_PROVIDED MATERIAL_:
——————————

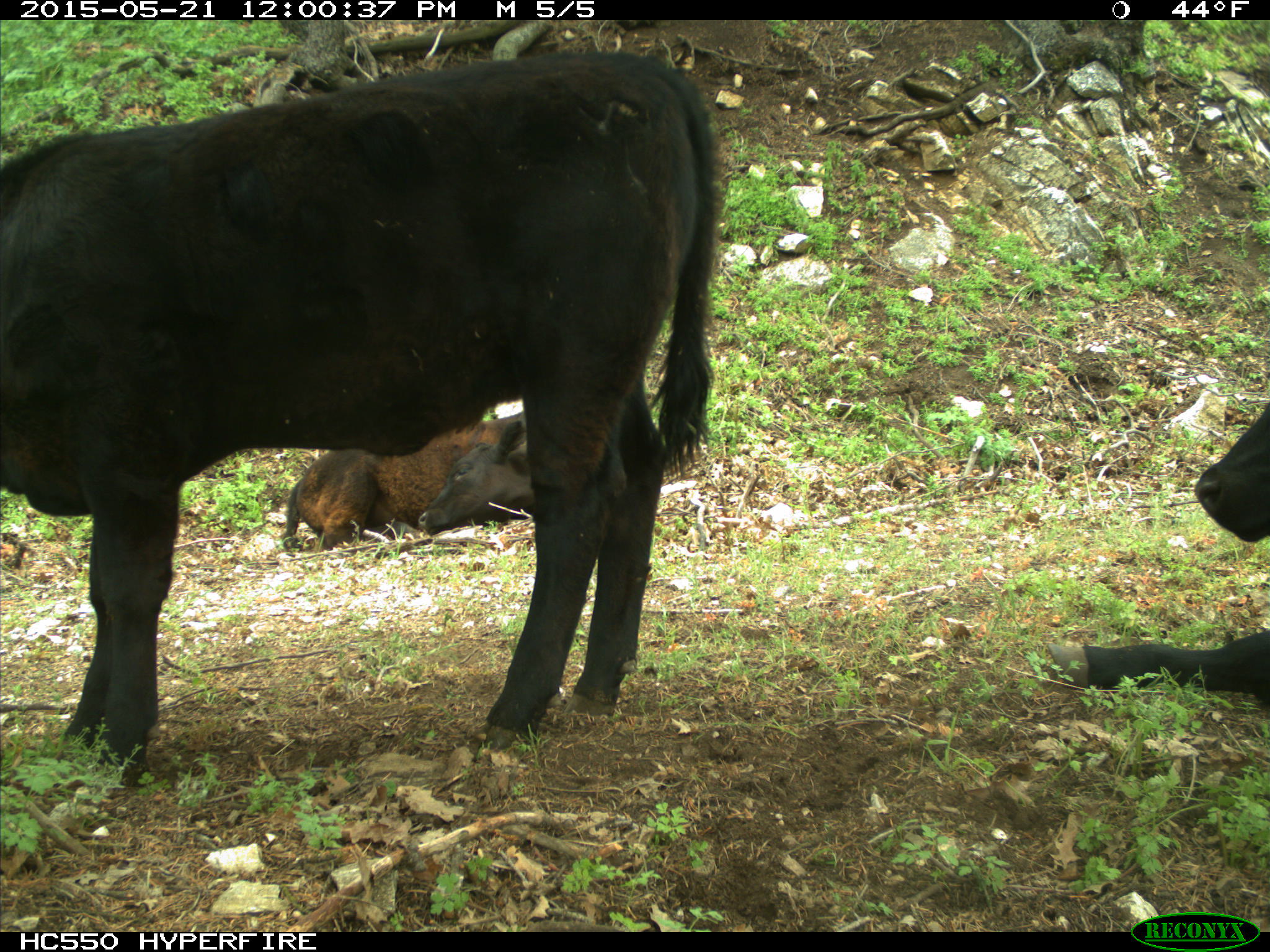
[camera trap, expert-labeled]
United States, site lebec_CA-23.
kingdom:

——————————

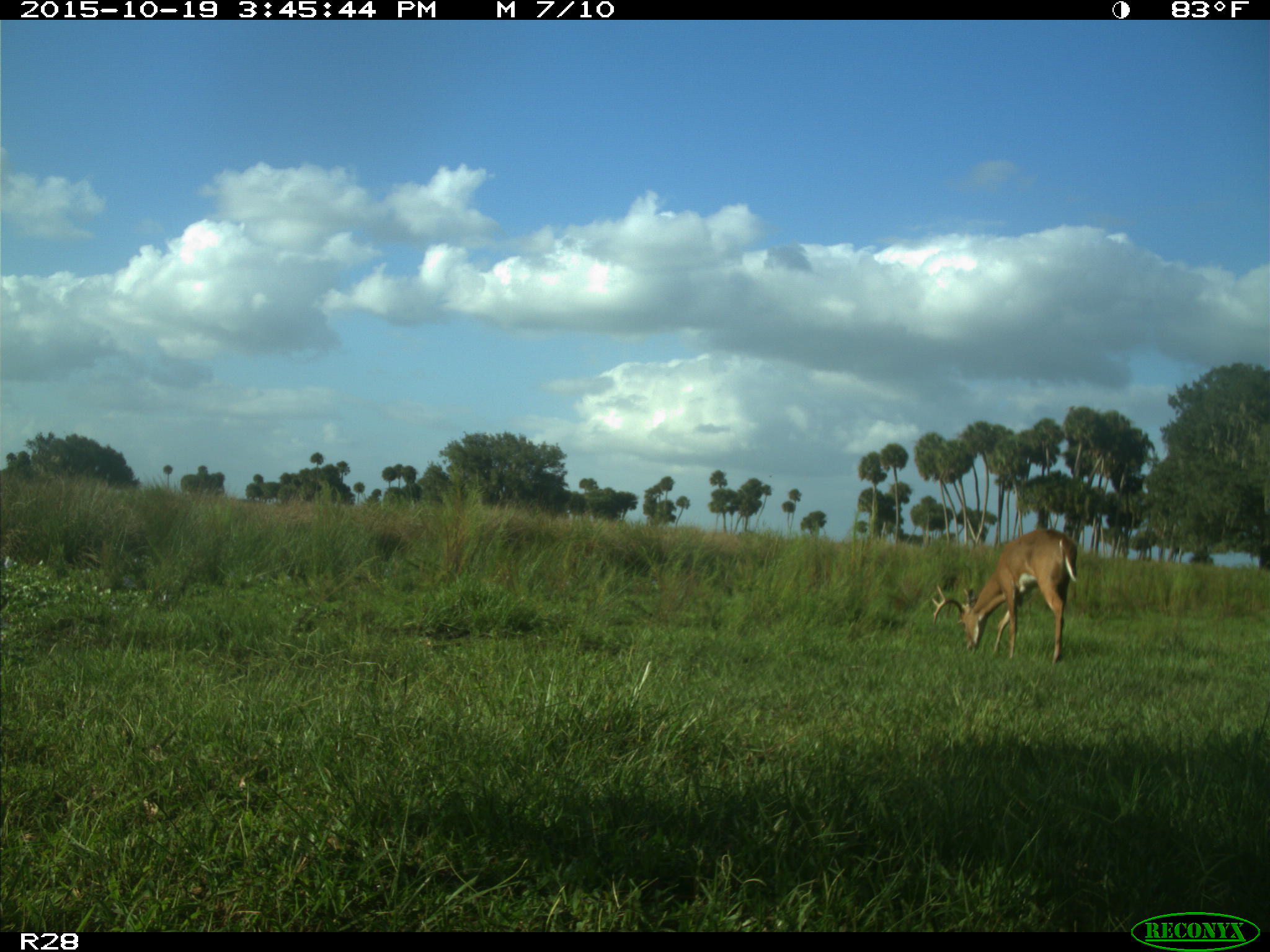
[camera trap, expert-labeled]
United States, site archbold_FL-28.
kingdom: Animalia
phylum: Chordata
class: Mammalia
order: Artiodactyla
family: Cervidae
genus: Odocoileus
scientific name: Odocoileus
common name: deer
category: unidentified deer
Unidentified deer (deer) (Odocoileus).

——————————

_AIM OF THE TASK_:
Where does "United" appear in the records above? Copy each line that holds it.

_PROBLEM SOLUTION_:
United States, site lebec_CA-23.
United States, site archbold_FL-28.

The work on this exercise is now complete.